_Task prompt_
Each line from the one that holds "From point 317,38, point" to the end of the records is to be retyped exactly. Pictures are not part of the copy.
## BEGIN Information provided
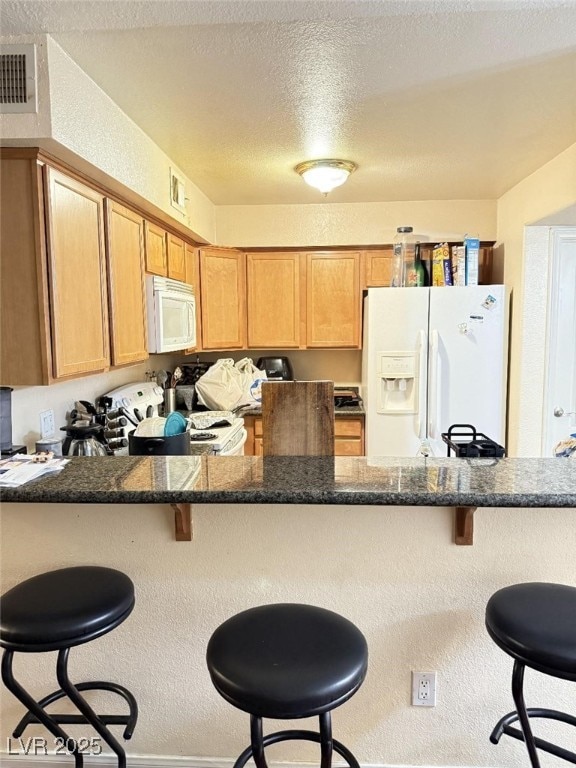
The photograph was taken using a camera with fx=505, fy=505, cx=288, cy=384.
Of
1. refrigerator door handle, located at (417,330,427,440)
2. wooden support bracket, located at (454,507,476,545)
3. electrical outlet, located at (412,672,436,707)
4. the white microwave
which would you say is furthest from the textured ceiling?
electrical outlet, located at (412,672,436,707)

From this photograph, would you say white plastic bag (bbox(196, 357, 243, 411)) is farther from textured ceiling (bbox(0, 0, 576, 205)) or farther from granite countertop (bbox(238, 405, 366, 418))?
textured ceiling (bbox(0, 0, 576, 205))

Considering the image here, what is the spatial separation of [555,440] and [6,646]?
3.20 m

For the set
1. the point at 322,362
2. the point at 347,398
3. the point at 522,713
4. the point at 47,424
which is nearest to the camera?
the point at 522,713

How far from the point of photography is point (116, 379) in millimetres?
3010

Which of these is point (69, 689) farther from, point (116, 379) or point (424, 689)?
point (116, 379)

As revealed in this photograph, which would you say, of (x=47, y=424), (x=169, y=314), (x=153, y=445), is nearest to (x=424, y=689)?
(x=153, y=445)

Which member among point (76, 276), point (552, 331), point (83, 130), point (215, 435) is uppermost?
point (83, 130)

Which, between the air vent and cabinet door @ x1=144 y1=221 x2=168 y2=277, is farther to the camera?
cabinet door @ x1=144 y1=221 x2=168 y2=277

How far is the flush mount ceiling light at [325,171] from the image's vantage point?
2799 millimetres

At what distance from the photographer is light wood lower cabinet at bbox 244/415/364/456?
11.8 feet

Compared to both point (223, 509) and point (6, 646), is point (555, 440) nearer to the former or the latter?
point (223, 509)

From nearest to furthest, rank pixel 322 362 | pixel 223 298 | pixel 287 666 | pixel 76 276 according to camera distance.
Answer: pixel 287 666, pixel 76 276, pixel 223 298, pixel 322 362

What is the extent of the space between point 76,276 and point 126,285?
1.47ft

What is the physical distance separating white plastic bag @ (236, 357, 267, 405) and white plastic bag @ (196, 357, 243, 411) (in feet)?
0.11
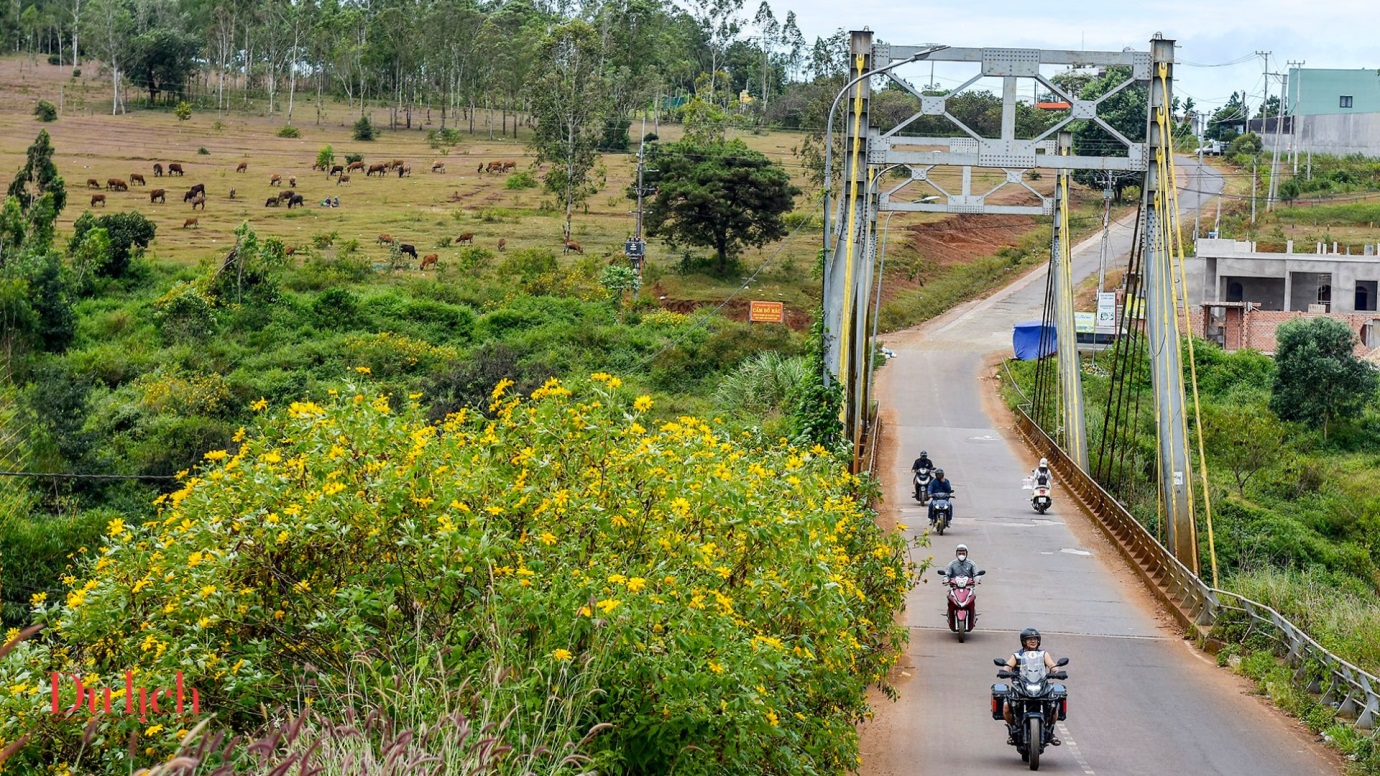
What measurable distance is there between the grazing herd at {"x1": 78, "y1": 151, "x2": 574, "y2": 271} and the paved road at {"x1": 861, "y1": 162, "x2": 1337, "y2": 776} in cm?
3256

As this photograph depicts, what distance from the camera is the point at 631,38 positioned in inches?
4279

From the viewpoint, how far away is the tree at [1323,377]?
161 feet

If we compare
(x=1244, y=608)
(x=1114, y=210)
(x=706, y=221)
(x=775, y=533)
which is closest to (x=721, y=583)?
(x=775, y=533)

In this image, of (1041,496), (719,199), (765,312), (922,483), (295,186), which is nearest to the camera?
(1041,496)

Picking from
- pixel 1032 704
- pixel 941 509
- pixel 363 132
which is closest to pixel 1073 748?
pixel 1032 704

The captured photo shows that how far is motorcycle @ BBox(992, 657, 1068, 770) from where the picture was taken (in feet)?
45.7

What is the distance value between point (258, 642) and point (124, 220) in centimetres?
5742

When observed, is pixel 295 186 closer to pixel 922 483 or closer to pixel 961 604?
pixel 922 483

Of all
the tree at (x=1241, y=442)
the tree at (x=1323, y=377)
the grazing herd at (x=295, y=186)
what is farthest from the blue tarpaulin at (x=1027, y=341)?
the grazing herd at (x=295, y=186)

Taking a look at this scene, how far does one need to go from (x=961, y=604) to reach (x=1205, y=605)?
11.9 ft

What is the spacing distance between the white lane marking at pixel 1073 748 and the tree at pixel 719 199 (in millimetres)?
48789

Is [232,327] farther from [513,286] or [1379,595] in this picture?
[1379,595]

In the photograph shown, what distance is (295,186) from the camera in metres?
78.8

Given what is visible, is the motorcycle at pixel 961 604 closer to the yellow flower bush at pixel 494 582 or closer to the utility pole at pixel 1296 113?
the yellow flower bush at pixel 494 582
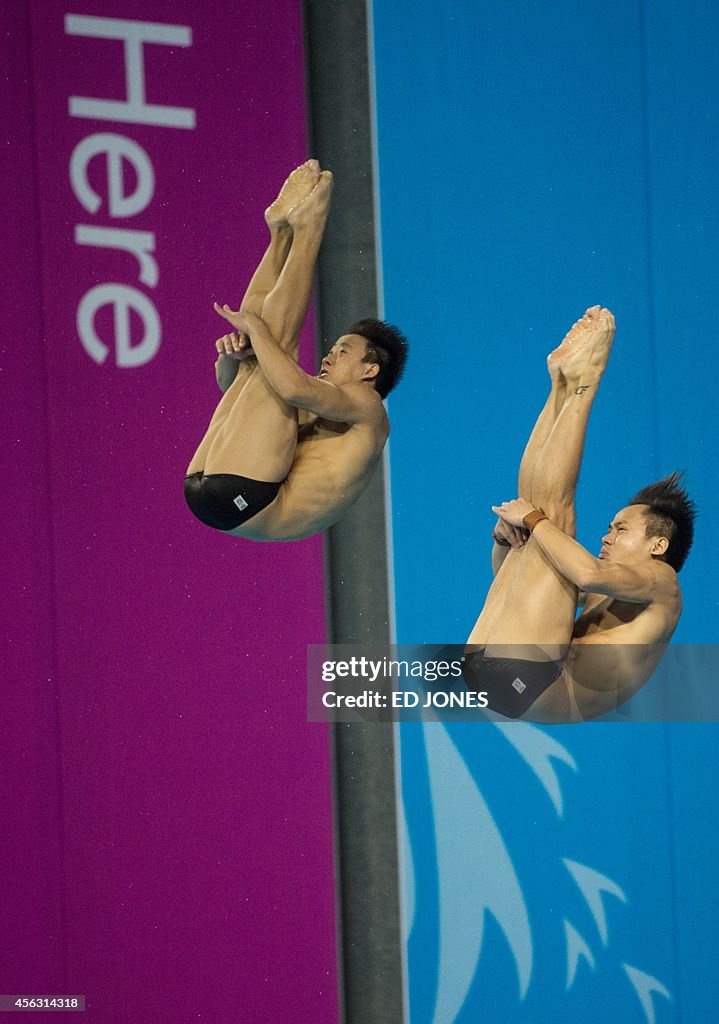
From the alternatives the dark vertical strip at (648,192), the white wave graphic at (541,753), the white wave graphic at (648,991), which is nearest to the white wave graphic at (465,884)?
the white wave graphic at (541,753)

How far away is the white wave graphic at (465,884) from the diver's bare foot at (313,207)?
3185 millimetres

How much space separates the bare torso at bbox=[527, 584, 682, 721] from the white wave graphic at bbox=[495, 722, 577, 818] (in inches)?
84.3

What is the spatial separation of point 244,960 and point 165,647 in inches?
58.5

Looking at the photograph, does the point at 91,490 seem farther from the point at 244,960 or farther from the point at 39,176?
the point at 244,960

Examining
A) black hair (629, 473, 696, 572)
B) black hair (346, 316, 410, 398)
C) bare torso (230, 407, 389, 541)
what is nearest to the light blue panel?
black hair (346, 316, 410, 398)

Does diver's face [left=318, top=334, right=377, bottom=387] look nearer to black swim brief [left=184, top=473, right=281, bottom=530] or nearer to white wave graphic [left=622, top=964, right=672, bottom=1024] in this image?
black swim brief [left=184, top=473, right=281, bottom=530]

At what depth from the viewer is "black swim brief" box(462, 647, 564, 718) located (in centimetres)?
460

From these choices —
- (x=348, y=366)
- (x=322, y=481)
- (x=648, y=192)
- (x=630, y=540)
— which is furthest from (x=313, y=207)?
(x=648, y=192)

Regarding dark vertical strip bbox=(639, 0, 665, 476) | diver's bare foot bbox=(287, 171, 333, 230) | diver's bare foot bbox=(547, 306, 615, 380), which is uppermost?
dark vertical strip bbox=(639, 0, 665, 476)

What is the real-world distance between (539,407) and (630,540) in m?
2.34

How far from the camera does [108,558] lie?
22.5ft

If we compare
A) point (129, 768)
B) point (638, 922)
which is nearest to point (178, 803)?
point (129, 768)

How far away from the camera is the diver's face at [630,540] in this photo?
15.8 feet

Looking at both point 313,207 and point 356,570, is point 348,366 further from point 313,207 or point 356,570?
point 356,570
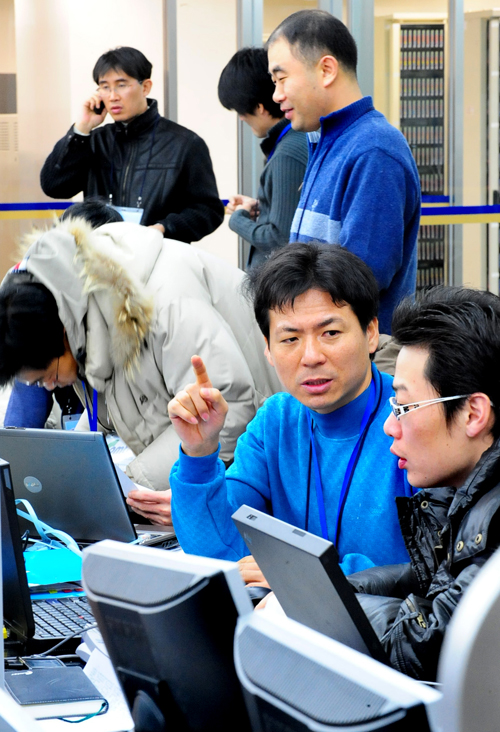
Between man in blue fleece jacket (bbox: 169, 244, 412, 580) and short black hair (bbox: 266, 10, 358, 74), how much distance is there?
95cm

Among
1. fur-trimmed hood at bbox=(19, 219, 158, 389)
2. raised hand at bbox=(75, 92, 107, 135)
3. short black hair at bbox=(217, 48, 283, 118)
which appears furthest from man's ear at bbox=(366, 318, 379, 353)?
raised hand at bbox=(75, 92, 107, 135)

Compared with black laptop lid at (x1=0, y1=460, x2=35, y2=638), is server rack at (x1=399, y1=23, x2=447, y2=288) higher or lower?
higher

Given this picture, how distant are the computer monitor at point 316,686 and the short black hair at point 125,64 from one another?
12.0ft

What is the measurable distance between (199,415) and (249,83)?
1.80 m

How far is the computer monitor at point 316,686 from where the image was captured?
1.67 ft

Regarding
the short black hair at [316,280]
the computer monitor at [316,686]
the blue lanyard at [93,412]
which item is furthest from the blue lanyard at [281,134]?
the computer monitor at [316,686]

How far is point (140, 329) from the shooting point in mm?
2199

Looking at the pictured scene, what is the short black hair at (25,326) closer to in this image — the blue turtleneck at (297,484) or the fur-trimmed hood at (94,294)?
the fur-trimmed hood at (94,294)

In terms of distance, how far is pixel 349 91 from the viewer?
2521 mm

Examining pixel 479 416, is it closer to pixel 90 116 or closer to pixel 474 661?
pixel 474 661

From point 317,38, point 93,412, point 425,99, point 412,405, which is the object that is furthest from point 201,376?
point 425,99

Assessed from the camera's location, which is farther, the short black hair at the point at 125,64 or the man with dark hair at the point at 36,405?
the short black hair at the point at 125,64

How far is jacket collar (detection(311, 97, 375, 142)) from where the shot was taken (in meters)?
2.47

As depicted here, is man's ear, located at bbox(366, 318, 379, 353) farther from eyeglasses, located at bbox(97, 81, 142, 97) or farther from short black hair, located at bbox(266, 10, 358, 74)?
eyeglasses, located at bbox(97, 81, 142, 97)
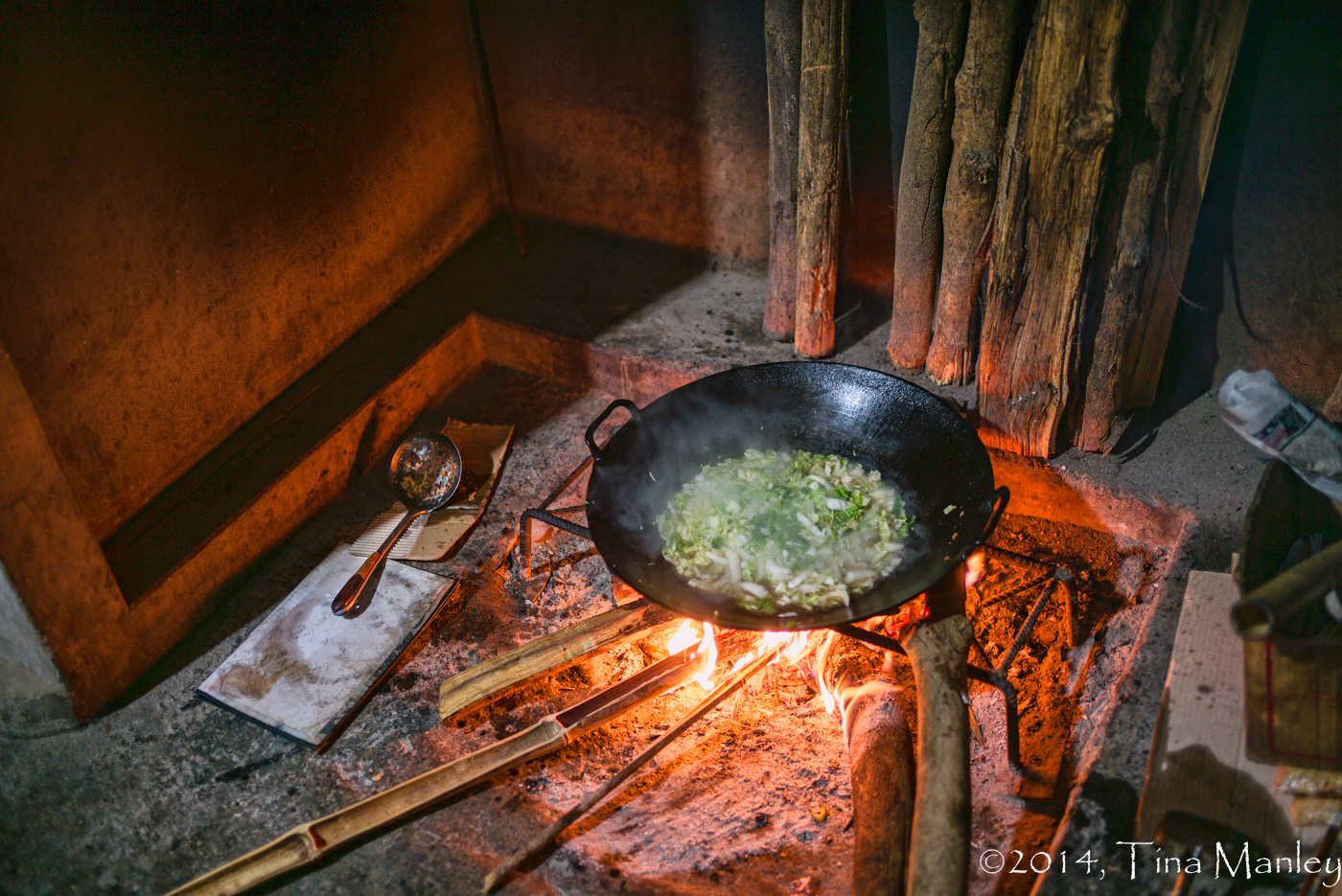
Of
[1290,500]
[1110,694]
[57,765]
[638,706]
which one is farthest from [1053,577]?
[57,765]

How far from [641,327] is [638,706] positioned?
8.87 feet

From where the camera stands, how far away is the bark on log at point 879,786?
3.10m

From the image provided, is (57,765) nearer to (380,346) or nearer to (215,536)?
(215,536)

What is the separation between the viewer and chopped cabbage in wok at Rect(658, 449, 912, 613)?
3.66 meters

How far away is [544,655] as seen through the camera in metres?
3.91

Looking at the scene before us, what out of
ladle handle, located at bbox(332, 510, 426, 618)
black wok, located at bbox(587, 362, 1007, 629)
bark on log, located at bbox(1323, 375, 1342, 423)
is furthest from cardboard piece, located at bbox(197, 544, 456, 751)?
bark on log, located at bbox(1323, 375, 1342, 423)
## END Information provided
_Final answer_
From point 317,38, point 93,412, point 425,99, point 412,405, which is the object that is furthest from point 201,376?
point 425,99

Assessed from the camera's location, which is farther, the short black hair at the point at 125,64 or the man with dark hair at the point at 36,405?
the short black hair at the point at 125,64

How far is jacket collar (detection(311, 97, 375, 142)) from where the shot was taken (in meters)?
2.47

As depicted here, is man's ear, located at bbox(366, 318, 379, 353) farther from eyeglasses, located at bbox(97, 81, 142, 97) or farther from short black hair, located at bbox(266, 10, 358, 74)?
eyeglasses, located at bbox(97, 81, 142, 97)
Of
[1290,500]
[1110,694]
[57,765]
[638,706]
which one is farthest from [1053,577]?
[57,765]

How far from [641,327] is [638,706] positioned?
8.87 feet

From where the camera stands, how far away is the bark on log at point 879,786?
3.10m

From the image provided, is (57,765) nearer to (380,346) or nearer to (215,536)?
(215,536)

What is the separation between the viewer and chopped cabbage in wok at Rect(658, 449, 912, 613)?
3.66 meters

How far away is [544,655] as seen through the camera in metres?
3.91

Looking at the scene before us, what out of
ladle handle, located at bbox(332, 510, 426, 618)
black wok, located at bbox(587, 362, 1007, 629)
bark on log, located at bbox(1323, 375, 1342, 423)
is furthest from cardboard piece, located at bbox(197, 544, 456, 751)?
bark on log, located at bbox(1323, 375, 1342, 423)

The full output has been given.